In the afternoon of April 2, Ou Yangjian, general manager of Baidu intelligent chip, shared Kunlun chip in detail for the first time in an open class, and disclosed a number of comparative data between Kunlun K200 and Intel T4 GPU, among which the most advantageous data is that GEMM int8's benchmark is three times of T4's performance. Ouyang Jian also showed the killer mace of Kunlun chip through video, which is well adapted to the domestic processor Feiteng.
At the Baidu AI Developers Conference in 2018, Baidu founder, chairman and CEO Robin Li announced the launch of the self research AI chip Kunlun. The accumulation of Baidu's AI chip research and development benefits from the accumulation of using FPGA as AI acceleration, as well as its years of accumulation in software definition accelerator and XPU architecture.
Baidu started the research and development of AI architecture with FPGA as early as 2010, launched small-scale deployment in 2011, deployed more than 10000 FPGAs in 2017, released self-developed AI chips in 2018, successfully streamed in the second half of 2019, and started mass production in 2020.
After the release of Kunlun, relevant information was released one after another. In terms of architecture, Kunlun has two computing units, 512gb / s memory bandwidth and 16MB SRAM / unit. Ouyang Jian introduced that 16MB SRAM is very helpful for AI reasoning. Xpu-sdnn on XPU architecture is designed for tensor, etc., while XPU cluster can meet the needs of general processing.
The first generation of Kunlun chips did not use nvlink, but connected through PCIe 4.0 interface.
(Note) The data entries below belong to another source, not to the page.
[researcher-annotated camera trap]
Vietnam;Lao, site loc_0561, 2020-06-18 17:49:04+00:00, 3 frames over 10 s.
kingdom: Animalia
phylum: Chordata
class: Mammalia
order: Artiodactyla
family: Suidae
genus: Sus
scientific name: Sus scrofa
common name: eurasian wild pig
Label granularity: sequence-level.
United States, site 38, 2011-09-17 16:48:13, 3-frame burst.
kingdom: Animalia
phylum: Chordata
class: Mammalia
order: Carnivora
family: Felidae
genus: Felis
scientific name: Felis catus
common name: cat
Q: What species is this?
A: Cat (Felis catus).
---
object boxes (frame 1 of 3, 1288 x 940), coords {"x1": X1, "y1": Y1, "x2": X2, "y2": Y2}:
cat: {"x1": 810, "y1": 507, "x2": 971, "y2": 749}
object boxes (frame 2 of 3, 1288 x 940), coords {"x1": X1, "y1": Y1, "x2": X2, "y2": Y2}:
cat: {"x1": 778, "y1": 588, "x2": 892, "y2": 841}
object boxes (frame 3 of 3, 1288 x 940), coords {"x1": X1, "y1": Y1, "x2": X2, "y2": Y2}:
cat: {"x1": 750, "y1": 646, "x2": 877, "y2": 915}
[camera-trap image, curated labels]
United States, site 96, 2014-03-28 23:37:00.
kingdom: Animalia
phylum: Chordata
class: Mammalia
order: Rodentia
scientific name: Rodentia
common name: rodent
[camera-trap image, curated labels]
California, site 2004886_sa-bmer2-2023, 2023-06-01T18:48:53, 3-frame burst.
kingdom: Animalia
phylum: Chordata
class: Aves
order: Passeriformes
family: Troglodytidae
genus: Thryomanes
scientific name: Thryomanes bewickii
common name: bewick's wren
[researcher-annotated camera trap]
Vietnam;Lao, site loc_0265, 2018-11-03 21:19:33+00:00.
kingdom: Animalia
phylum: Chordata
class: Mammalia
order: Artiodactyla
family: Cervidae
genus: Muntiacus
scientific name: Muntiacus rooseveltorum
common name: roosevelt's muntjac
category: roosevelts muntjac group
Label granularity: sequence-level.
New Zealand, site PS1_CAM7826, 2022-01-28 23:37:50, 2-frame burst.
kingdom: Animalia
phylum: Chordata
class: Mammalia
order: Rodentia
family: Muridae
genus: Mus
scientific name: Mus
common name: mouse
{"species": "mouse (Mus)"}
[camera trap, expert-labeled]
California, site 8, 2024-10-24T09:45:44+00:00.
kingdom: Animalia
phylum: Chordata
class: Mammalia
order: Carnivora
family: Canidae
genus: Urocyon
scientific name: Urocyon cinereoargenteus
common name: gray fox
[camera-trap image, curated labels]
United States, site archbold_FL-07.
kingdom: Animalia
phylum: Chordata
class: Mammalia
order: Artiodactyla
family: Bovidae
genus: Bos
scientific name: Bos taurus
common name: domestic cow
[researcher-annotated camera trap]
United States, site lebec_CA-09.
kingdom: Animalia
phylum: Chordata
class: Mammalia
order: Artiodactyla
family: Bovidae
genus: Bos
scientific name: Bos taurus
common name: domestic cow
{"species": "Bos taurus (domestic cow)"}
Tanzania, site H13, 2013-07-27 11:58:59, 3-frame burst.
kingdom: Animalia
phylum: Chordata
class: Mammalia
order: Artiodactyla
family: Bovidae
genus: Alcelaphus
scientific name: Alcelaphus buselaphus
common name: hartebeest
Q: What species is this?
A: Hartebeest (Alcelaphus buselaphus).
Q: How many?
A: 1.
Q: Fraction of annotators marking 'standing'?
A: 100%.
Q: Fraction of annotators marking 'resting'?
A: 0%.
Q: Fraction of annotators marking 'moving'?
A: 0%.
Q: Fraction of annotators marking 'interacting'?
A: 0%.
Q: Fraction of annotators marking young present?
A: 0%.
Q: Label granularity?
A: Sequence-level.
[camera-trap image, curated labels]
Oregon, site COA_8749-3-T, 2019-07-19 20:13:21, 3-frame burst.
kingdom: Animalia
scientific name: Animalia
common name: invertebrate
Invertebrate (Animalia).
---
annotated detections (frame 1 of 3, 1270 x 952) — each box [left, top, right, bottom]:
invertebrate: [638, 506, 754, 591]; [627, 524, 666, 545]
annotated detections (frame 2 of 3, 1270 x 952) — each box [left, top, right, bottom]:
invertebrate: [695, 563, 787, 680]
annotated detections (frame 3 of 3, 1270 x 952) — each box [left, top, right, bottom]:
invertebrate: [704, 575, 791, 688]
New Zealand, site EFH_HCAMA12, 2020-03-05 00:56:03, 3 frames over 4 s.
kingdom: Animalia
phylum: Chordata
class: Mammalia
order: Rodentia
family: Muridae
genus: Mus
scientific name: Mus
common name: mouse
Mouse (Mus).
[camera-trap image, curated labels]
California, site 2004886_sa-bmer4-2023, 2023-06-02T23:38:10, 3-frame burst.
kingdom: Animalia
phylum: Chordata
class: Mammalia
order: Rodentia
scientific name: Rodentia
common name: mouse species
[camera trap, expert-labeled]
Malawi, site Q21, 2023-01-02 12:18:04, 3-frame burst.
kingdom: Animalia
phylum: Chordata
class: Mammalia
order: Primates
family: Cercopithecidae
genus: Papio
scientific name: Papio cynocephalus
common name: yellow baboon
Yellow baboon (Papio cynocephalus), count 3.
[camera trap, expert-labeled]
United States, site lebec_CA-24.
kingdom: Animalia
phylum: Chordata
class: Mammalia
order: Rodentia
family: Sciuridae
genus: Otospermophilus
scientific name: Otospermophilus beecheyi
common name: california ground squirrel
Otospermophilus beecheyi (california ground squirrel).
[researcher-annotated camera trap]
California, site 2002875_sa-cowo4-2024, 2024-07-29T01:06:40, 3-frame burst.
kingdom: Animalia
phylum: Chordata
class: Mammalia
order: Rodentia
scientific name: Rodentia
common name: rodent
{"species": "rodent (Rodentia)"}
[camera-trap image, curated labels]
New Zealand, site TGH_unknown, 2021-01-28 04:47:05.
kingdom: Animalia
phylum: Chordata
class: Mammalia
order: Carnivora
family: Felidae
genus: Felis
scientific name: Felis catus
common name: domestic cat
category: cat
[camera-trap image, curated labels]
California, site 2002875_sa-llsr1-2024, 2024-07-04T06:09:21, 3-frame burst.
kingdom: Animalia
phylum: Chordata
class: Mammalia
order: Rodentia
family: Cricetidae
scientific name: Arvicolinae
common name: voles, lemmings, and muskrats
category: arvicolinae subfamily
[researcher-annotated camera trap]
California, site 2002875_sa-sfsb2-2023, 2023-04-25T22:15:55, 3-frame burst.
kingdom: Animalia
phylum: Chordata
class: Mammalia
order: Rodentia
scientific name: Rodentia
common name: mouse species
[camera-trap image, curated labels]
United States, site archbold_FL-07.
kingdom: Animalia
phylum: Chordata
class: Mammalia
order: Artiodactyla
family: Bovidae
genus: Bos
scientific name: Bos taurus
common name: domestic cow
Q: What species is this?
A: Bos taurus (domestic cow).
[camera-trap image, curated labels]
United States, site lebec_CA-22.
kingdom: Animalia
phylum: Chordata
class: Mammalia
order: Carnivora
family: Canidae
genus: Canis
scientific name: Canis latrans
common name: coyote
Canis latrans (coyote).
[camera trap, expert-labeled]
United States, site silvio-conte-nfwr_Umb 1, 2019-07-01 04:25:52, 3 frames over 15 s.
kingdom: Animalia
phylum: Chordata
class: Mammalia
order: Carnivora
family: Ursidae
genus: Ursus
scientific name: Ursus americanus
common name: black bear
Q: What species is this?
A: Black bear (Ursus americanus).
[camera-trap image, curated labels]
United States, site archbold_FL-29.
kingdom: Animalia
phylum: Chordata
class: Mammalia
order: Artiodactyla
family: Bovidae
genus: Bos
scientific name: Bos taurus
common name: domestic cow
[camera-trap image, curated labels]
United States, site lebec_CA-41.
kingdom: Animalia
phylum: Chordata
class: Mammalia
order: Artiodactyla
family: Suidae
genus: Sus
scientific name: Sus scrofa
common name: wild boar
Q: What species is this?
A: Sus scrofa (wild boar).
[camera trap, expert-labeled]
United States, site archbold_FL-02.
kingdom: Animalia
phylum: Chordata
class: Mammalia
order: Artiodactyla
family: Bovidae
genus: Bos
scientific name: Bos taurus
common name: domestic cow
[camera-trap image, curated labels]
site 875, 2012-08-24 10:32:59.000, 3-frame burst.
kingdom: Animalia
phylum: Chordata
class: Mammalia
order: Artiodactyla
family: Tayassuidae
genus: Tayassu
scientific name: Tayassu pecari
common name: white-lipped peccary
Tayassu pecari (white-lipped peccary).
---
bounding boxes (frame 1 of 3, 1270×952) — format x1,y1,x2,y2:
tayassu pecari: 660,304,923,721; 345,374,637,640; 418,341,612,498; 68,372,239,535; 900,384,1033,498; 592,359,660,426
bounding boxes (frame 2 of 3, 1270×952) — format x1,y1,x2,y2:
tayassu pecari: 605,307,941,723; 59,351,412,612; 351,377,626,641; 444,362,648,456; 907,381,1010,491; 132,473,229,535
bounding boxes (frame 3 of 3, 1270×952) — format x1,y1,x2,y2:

With the support of Samsung's 14nm manufacturing process and 2.5D package, the peak performance of Kunlun chip can reach 260tops and the power consumption is 150W.
At present, based on the first generation of Kunlun chips, Baidu has launched two AI acceleration cards, k100 and K200, the former with twice the computing power and power consumption.
In today's sharing, Ouyang Jian gives a series of K200 data compared with NVIDIA T4. Under the GEMM int8 data type, 4K x 4K matrix, the benchmark of Kunlun K200 is more than 2000, more than three times that of NVIDIA T4.
Under the Bert / Ernie test model commonly used in speech, Kunlun has obvious performance advantages.
In terms of performance data on-line, Kunlun's performance is more stable than NVIDIA T4, and its delay has advantages.
In the image segmentation algorithm yolov3, although Kunlun has advantages, the advantages are not so obvious. But Ouyang Jian said Baidu is still improving Kunlun's performance through continuous optimization.
At the same time, he said, Kunlun has been applied in the internal scale of Baidu. As for providing external AI computing power, on December 13 last year, baidu provided Kunlun computing power through Baidu cloud through directional invitation. In the live interaction with Ouyang Jian, Lei Feng learned that providing Kunlun AI computing power through Baidu cloud is still a way of directional invitation, and mainly a way of private deployment. Baidu will provide Kunlun's computing power on a large scale through Baidu cloud based on the feedback from the invited customers, but he did not give a specific timeline.
In addition to providing Kunlun computing power through Baidu cloud, Ouyang Jian also demonstrated the application of Kunlun acceleration card in industrial intelligent devices. Ouyang Jian demonstrated using CPU and Kunlun acceleration card to detect product defects. Kunlun can greatly improve the speed, but no specific comparison data was given.
Another display is Kunlun's trump card, which is the adaptation to the domestic processor platform Feiteng. At the 2019 Feiteng ecological Partner Conference, Ouyang Jian revealed that Kunlun AI chip is adapting to the domestic Feiteng server to do performance optimization work. In today's online sharing, Ouyang Jian shows the remarkable acceleration of image segmentation speed brought by the Kunlun acceleration card.
As a representative of domestic chips, Kunlun chose to fit with Feiteng very well, which is obviously a big market of domestic self-developed chips.